**RAW DATA:**
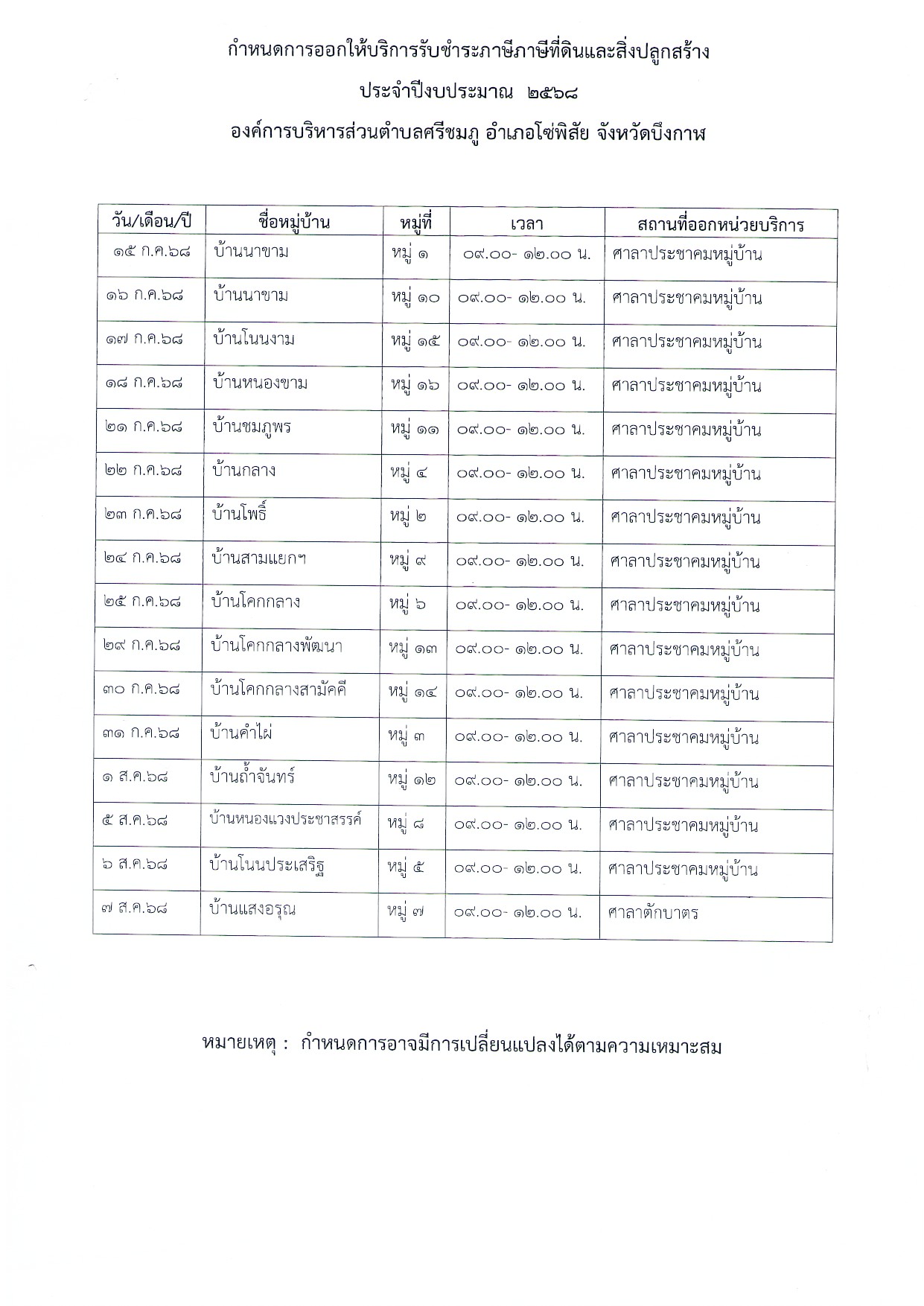 กำหนดการออกให้บริการรับชำระภาษีภาษีที่ดินและสิ่งปลูกสร้าง

ประจำปีงบประมาณ ๒๕๖๘

องค์การบริหารส่วนตำบลศรีชมภู อำเภอโซ่พิสัย จังหวัดบึงกาฬ

| วัน/เดือน/ปี | ชื่อหมู่บ้าน | หมู่ที่ | เวลา | สถานที่ออกหน่วยบริการ |
|---|---|---|---|---|
| ๑๕ ก.ค.๖๘ | บ้านนาขาม | หมู่ ๑ | ๐๙.๐๐- ๑๒.๐๐ น. | ศาลาประชาคมหมู่บ้าน |
| ๑๖ ก.ค.๖๘ | บ้านนาขาม | หมู่ ๑๐ | ๐๙.๐๐- ๑๒.๐๐ น. | ศาลาประชาคมหมู่บ้าน |
| ๑๗ ก.ค.๖๘ | บ้านโนนงาม | หมู่ ๑๕ | ๐๙.๐๐- ๑๒.๐๐ น. | ศาลาประชาคมหมู่บ้าน |
| ๑๘ ก.ค.๖๘ | บ้านหนองขาม | หมู่ ๑๖ | ๐๙.๐๐- ๑๒.๐๐ น. | ศาลาประชาคมหมู่บ้าน |
| ๒๑ ก.ค.๖๘ | บ้านชมภูพร | หมู่ ๑๑ | ๐๙.๐๐- ๑๒.๐๐ น. | ศาลาประชาคมหมู่บ้าน |
| ๒๒ ก.ค.๖๘ | บ้านกลาง | หมู่ ๔ | ๐๙.๐๐- ๑๒.๐๐ น. | ศาลาประชาคมหมู่บ้าน |
| ๒๓ ก.ค.๖๘ | บ้านโพธิ์ | หมู่ ๒ | ๐๙.๐๐- ๑๒.๐๐ น. | ศาลาประชาคมหมู่บ้าน |
| ๒๔ ก.ค.๖๘ | บ้านสามแยกฯ | หมู่ ๙ | ๐๙.๐๐- ๑๒.๐๐ น. | ศาลาประชาคมหมู่บ้าน |
| ๒๕ ก.ค.๖๘ | บ้านโคกกลาง | หมู่ ๖ | ๐๙.๐๐- ๑๒.๐๐ น. | ศาลาประชาคมหมู่บ้าน |
| ๒๙ ก.ค.๖๘ | บ้านโคกกลางพัฒนา | หมู่ ๑๓ | ๐๙.๐๐- ๑๒.๐๐ น. | ศาลาประชาคมหมู่บ้าน |
| ๓๐ ก.ค.๖๘ | บ้านโคกกลางสามัคคี | หมู่ ๑๔ | ๐๙.๐๐- ๑๒.๐๐ น. | ศาลาประชาคมหมู่บ้าน |
| ๓๑ ก.ค.๖๘ | บ้านคำไผ่ | หมู่ ๓ | ๐๙.๐๐- ๑๒.๐๐ น. | ศาลาประชาคมหมู่บ้าน |
| ๑ ส.ค.๖๘ | บ้านถ้ำจันทร์ | หมู่ ๑๒ | ๐๙.๐๐- ๑๒.๐๐ น. | ศาลาประชาคมหมู่บ้าน |
| ๕ ส.ค.๖๘ | บ้านหนองแวงประชาสรรค์ | หมู่ ๘ | ๐๙.๐๐- ๑๒.๐๐ น. | ศาลาประชาคมหมู่บ้าน |
| ๖ ส.ค.๖๘ | บ้านโนนประเสริฐ | หมู่ ๕ | ๐๙.๐๐- ๑๒.๐๐ น. | ศาลาประชาคมหมู่บ้าน |
| ๗ ส.ค.๖๘ | บ้านแสงอรุณ | หมู่ ๗ | ๐๙.๐๐- ๑๒.๐๐ น. | ศาลาตักบาตร |

หมายเหตุ : กำหนดการอาจมีการเปลี่ยนแปลงได้ตามความเหมาะสม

**WHAT TO WORK ON:** Please output the material above unchanged, apart from removing the pictures.

**OUTPUT FOR THIS EXERCISE:**
 กำหนดการออกให้บริการรับชำระภาษีภาษีที่ดินและสิ่งปลูกสร้าง

ประจำปีงบประมาณ ๒๕๖๘

องค์การบริหารส่วนตำบลศรีชมภู อำเภอโซ่พิสัย จังหวัดบึงกาฬ

| วัน/เดือน/ปี | ชื่อหมู่บ้าน | หมู่ที่ | เวลา | สถานที่ออกหน่วยบริการ |
|---|---|---|---|---|
| ๑๕ ก.ค.๖๘ | บ้านนาขาม | หมู่ ๑ | ๐๙.๐๐- ๑๒.๐๐ น. | ศาลาประชาคมหมู่บ้าน |
| ๑๖ ก.ค.๖๘ | บ้านนาขาม | หมู่ ๑๐ | ๐๙.๐๐- ๑๒.๐๐ น. | ศาลาประชาคมหมู่บ้าน |
| ๑๗ ก.ค.๖๘ | บ้านโนนงาม | หมู่ ๑๕ | ๐๙.๐๐- ๑๒.๐๐ น. | ศาลาประชาคมหมู่บ้าน |
| ๑๘ ก.ค.๖๘ | บ้านหนองขาม | หมู่ ๑๖ | ๐๙.๐๐- ๑๒.๐๐ น. | ศาลาประชาคมหมู่บ้าน |
| ๒๑ ก.ค.๖๘ | บ้านชมภูพร | หมู่ ๑๑ | ๐๙.๐๐- ๑๒.๐๐ น. | ศาลาประชาคมหมู่บ้าน |
| ๒๒ ก.ค.๖๘ | บ้านกลาง | หมู่ ๔ | ๐๙.๐๐- ๑๒.๐๐ น. | ศาลาประชาคมหมู่บ้าน |
| ๒๓ ก.ค.๖๘ | บ้านโพธิ์ | หมู่ ๒ | ๐๙.๐๐- ๑๒.๐๐ น. | ศาลาประชาคมหมู่บ้าน |
| ๒๔ ก.ค.๖๘ | บ้านสามแยกฯ | หมู่ ๙ | ๐๙.๐๐- ๑๒.๐๐ น. | ศาลาประชาคมหมู่บ้าน |
| ๒๕ ก.ค.๖๘ | บ้านโคกกลาง | หมู่ ๖ | ๐๙.๐๐- ๑๒.๐๐ น. | ศาลาประชาคมหมู่บ้าน |
| ๒๙ ก.ค.๖๘ | บ้านโคกกลางพัฒนา | หมู่ ๑๓ | ๐๙.๐๐- ๑๒.๐๐ น. | ศาลาประชาคมหมู่บ้าน |
| ๓๐ ก.ค.๖๘ | บ้านโคกกลางสามัคคี | หมู่ ๑๔ | ๐๙.๐๐- ๑๒.๐๐ น. | ศาลาประชาคมหมู่บ้าน |
| ๓๑ ก.ค.๖๘ | บ้านคำไผ่ | หมู่ ๓ | ๐๙.๐๐- ๑๒.๐๐ น. | ศาลาประชาคมหมู่บ้าน |
| ๑ ส.ค.๖๘ | บ้านถ้ำจันทร์ | หมู่ ๑๒ | ๐๙.๐๐- ๑๒.๐๐ น. | ศาลาประชาคมหมู่บ้าน |
| ๕ ส.ค.๖๘ | บ้านหนองแวงประชาสรรค์ | หมู่ ๘ | ๐๙.๐๐- ๑๒.๐๐ น. | ศาลาประชาคมหมู่บ้าน |
| ๖ ส.ค.๖๘ | บ้านโนนประเสริฐ | หมู่ ๕ | ๐๙.๐๐- ๑๒.๐๐ น. | ศาลาประชาคมหมู่บ้าน |
| ๗ ส.ค.๖๘ | บ้านแสงอรุณ | หมู่ ๗ | ๐๙.๐๐- ๑๒.๐๐ น. | ศาลาตักบาตร |

หมายเหตุ : กำหนดการอาจมีการเปลี่ยนแปลงได้ตามความเหมาะสม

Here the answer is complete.